'''

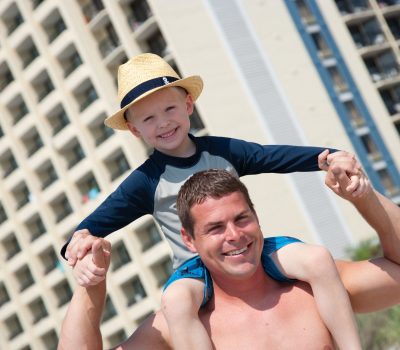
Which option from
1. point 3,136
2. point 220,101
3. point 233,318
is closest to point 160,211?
point 233,318

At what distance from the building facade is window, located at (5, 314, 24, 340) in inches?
10.0

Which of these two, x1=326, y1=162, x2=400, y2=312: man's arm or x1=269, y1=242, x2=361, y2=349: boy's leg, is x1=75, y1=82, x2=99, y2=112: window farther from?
x1=269, y1=242, x2=361, y2=349: boy's leg

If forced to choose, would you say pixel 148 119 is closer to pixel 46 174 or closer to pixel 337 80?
pixel 337 80

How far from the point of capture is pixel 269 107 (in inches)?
1833

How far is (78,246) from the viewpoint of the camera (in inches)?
147

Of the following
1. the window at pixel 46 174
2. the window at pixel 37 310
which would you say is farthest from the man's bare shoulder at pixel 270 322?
the window at pixel 37 310

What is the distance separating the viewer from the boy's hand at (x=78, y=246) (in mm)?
3707

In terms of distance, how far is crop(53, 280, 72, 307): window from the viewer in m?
56.0

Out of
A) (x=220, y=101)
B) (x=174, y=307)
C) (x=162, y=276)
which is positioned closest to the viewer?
(x=174, y=307)

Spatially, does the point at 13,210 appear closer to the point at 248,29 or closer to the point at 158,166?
the point at 248,29

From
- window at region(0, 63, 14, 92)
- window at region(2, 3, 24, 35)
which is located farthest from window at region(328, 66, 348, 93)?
window at region(0, 63, 14, 92)

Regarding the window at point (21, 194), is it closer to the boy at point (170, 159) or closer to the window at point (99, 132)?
the window at point (99, 132)

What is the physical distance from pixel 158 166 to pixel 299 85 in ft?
146

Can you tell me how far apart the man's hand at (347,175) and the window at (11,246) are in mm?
55881
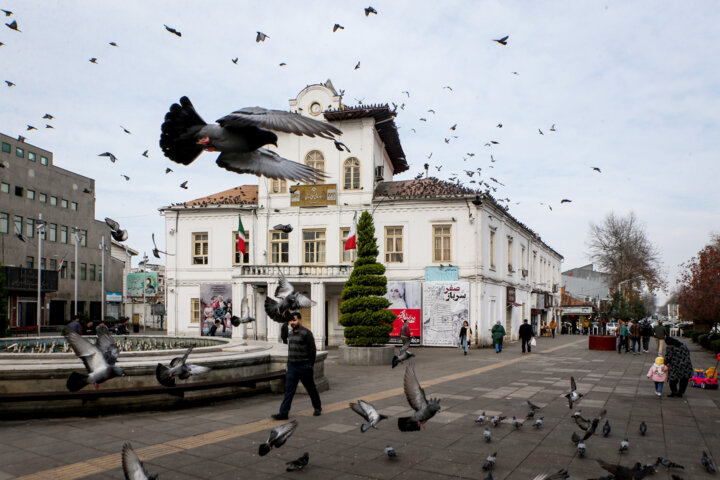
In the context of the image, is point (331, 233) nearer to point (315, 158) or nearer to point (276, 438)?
point (315, 158)

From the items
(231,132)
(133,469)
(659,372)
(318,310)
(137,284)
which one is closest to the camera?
(231,132)

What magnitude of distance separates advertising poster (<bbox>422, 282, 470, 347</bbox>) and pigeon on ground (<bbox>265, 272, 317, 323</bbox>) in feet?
81.3

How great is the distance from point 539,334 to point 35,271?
152ft

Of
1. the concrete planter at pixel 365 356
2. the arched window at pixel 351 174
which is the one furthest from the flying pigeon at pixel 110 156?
the arched window at pixel 351 174

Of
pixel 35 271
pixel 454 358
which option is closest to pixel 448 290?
pixel 454 358

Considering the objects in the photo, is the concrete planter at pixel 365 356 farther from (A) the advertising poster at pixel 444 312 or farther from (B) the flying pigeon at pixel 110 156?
(B) the flying pigeon at pixel 110 156

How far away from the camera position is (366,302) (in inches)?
819

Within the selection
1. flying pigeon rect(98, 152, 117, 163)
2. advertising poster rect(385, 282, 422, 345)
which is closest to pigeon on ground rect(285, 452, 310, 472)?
flying pigeon rect(98, 152, 117, 163)

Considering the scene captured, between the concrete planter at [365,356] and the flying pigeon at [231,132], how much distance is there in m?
17.5

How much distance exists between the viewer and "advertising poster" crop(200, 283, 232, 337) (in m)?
34.0

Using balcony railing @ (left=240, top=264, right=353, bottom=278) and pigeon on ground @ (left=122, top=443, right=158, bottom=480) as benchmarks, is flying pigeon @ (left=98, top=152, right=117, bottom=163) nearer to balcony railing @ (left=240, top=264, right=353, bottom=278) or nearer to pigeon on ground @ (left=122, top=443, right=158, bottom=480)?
pigeon on ground @ (left=122, top=443, right=158, bottom=480)

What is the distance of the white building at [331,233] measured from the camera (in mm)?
30719

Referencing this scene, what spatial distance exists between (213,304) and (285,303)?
29660 millimetres

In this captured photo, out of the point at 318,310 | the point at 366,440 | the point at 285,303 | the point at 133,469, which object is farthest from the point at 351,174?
the point at 133,469
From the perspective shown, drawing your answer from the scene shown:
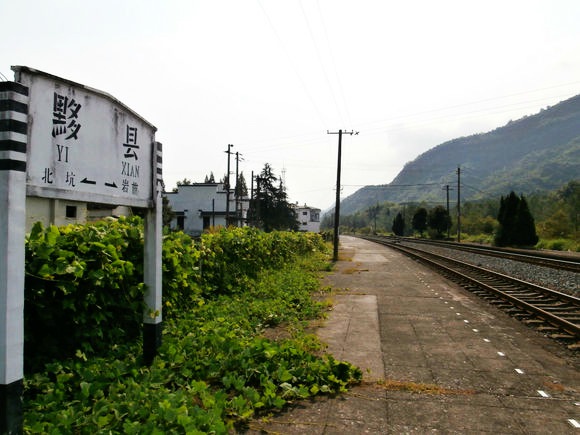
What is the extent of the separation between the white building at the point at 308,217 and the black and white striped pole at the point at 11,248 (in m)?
91.6

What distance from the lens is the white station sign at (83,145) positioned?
10.9 ft

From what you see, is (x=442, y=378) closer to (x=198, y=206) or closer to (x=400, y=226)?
(x=198, y=206)

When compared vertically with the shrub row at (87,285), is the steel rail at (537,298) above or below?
below

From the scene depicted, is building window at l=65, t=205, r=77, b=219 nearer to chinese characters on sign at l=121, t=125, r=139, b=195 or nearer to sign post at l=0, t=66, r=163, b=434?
sign post at l=0, t=66, r=163, b=434

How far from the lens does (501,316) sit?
361 inches

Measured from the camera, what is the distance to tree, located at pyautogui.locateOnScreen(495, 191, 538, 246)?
123 ft

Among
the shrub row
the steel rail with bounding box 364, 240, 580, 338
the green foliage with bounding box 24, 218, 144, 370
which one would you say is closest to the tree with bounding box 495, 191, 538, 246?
the steel rail with bounding box 364, 240, 580, 338

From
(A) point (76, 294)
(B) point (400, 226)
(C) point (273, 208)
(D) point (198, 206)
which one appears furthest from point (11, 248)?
(B) point (400, 226)

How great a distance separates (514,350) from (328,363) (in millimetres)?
3348

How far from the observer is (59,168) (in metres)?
3.52

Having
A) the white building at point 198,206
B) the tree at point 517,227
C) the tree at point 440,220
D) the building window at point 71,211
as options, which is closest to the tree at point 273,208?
the white building at point 198,206

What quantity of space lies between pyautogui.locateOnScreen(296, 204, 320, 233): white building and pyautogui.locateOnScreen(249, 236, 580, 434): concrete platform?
86.2 meters

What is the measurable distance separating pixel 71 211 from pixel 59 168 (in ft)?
58.1

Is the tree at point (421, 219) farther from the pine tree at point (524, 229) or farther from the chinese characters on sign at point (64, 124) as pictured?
the chinese characters on sign at point (64, 124)
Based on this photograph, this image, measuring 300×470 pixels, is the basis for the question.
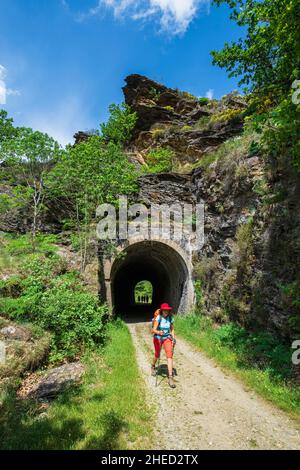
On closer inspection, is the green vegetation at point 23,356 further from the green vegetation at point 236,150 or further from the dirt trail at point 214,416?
the green vegetation at point 236,150

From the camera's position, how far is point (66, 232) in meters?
16.1

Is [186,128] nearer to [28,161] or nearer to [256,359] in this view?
[28,161]

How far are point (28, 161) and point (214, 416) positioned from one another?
14.8 m

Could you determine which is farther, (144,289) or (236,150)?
(144,289)

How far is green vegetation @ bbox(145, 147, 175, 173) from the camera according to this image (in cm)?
2388

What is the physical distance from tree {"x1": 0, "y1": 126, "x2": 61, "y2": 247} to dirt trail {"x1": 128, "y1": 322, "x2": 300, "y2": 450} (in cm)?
1134

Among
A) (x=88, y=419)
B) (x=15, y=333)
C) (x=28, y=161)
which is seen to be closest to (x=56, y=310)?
(x=15, y=333)

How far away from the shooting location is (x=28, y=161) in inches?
584

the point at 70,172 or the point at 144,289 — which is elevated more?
the point at 70,172

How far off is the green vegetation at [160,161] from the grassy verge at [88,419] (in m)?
19.4

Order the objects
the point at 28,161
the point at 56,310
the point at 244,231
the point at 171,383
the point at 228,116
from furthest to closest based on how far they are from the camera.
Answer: the point at 228,116 < the point at 28,161 < the point at 244,231 < the point at 56,310 < the point at 171,383

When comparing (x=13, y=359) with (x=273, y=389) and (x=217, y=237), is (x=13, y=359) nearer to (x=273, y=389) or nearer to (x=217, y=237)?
(x=273, y=389)

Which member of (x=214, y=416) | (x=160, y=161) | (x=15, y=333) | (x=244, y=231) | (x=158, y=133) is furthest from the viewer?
(x=158, y=133)
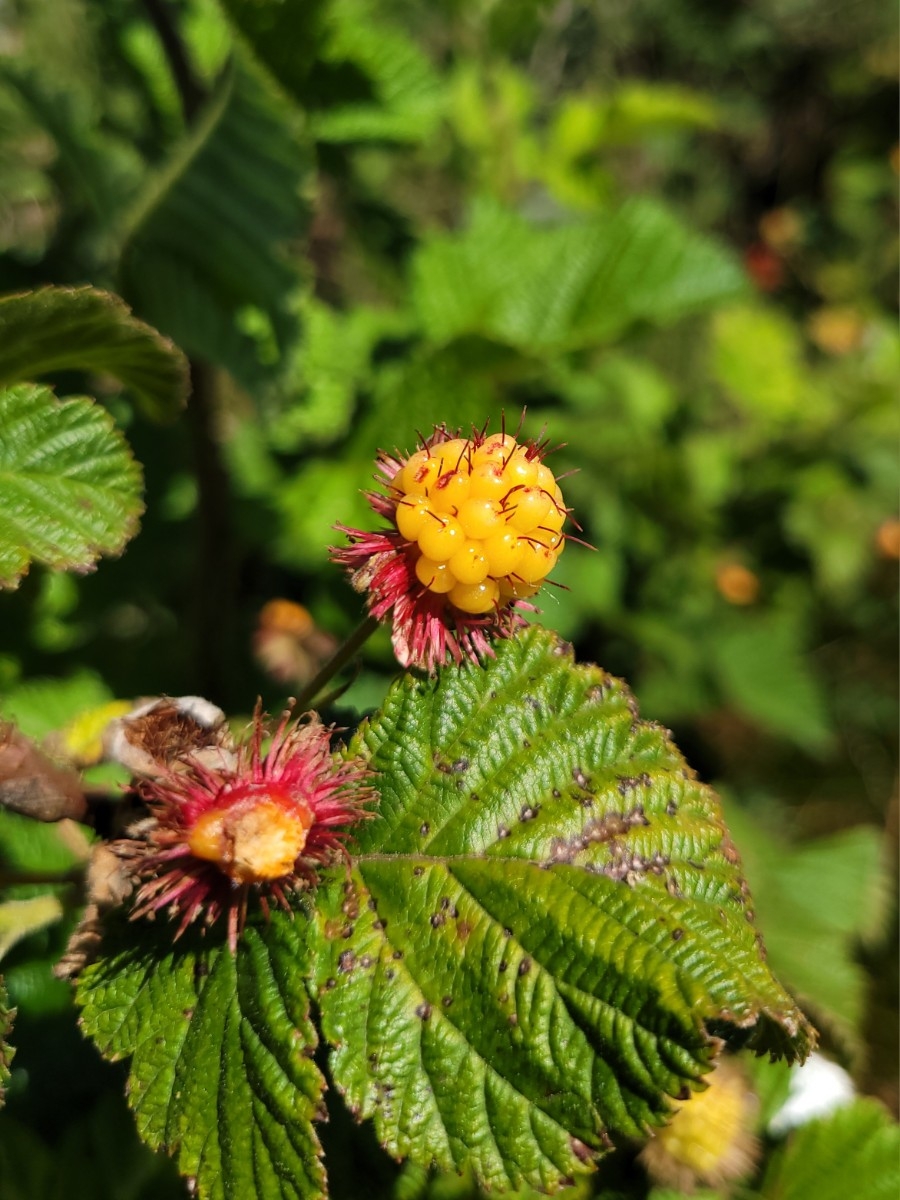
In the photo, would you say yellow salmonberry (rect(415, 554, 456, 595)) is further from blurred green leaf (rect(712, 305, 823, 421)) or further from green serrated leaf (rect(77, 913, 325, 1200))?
blurred green leaf (rect(712, 305, 823, 421))

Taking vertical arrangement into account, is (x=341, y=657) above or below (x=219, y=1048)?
above

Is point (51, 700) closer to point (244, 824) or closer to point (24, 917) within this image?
point (24, 917)

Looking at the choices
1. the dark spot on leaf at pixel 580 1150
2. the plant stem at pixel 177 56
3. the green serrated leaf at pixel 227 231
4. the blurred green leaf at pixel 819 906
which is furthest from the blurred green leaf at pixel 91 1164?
the plant stem at pixel 177 56

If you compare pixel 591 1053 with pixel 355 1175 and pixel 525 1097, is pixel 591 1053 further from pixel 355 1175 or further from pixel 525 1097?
pixel 355 1175

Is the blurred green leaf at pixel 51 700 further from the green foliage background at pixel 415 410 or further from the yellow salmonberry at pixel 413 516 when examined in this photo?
the yellow salmonberry at pixel 413 516

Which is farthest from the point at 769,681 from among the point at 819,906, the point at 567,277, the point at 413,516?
the point at 413,516

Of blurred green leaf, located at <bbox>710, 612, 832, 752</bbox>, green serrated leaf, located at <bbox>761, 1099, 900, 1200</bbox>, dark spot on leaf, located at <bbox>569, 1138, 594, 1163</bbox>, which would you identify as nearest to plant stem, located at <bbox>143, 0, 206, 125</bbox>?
dark spot on leaf, located at <bbox>569, 1138, 594, 1163</bbox>
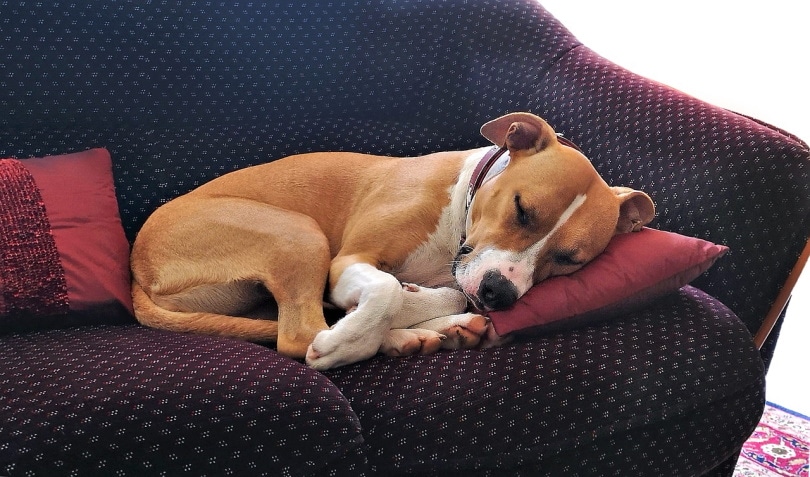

'''

EXERCISE PROMPT: Recast the lines of the records between the line containing "How great is" and the line containing "29660 millimetres", inclusive, as a Markdown table with the columns Row and Line. Number each row and leave out blank lines.

SOLVED EXERCISE:
| Row | Line |
|---|---|
| 1 | How great is the distance from point 539,334 to point 35,271? |
| 2 | 152ft |
| 3 | Of |
| 4 | 1. the concrete planter at pixel 365 356 |
| 5 | 2. the arched window at pixel 351 174 |
| 6 | which is the one furthest from the flying pigeon at pixel 110 156? |
| 7 | the arched window at pixel 351 174 |
| 8 | Of |
| 9 | pixel 35 271 |
| 10 | pixel 454 358 |
| 11 | which option is closest to pixel 448 290? |
| 12 | pixel 454 358 |
| 13 | Considering the objects in the photo, is the concrete planter at pixel 365 356 farther from (A) the advertising poster at pixel 444 312 or farther from (B) the flying pigeon at pixel 110 156? |
| 14 | (B) the flying pigeon at pixel 110 156 |
| 15 | How far away from the camera position is (366,302) (in inches)? |
| 16 | 819 |
| 17 | Within the selection |
| 18 | 1. flying pigeon rect(98, 152, 117, 163) |
| 19 | 2. advertising poster rect(385, 282, 422, 345) |
| 20 | which is closest to pigeon on ground rect(285, 452, 310, 472)? |
| 21 | flying pigeon rect(98, 152, 117, 163) |
| 22 | Considering the scene captured, between the concrete planter at [365,356] and the flying pigeon at [231,132], how much distance is there in m? |
| 23 | 17.5 |
| 24 | How much distance exists between the viewer and "advertising poster" crop(200, 283, 232, 337) (in m)? |
| 25 | 34.0 |
| 26 | Using balcony railing @ (left=240, top=264, right=353, bottom=278) and pigeon on ground @ (left=122, top=443, right=158, bottom=480) as benchmarks, is flying pigeon @ (left=98, top=152, right=117, bottom=163) nearer to balcony railing @ (left=240, top=264, right=353, bottom=278) or nearer to pigeon on ground @ (left=122, top=443, right=158, bottom=480)? |
| 27 | pigeon on ground @ (left=122, top=443, right=158, bottom=480) |
| 28 | What is the distance of the white building at [331,233] measured from the camera (in mm)? |
| 29 | 30719 |
| 30 | Referencing this scene, what spatial distance exists between (213,304) and (285,303)? |
| 31 | 29660 millimetres |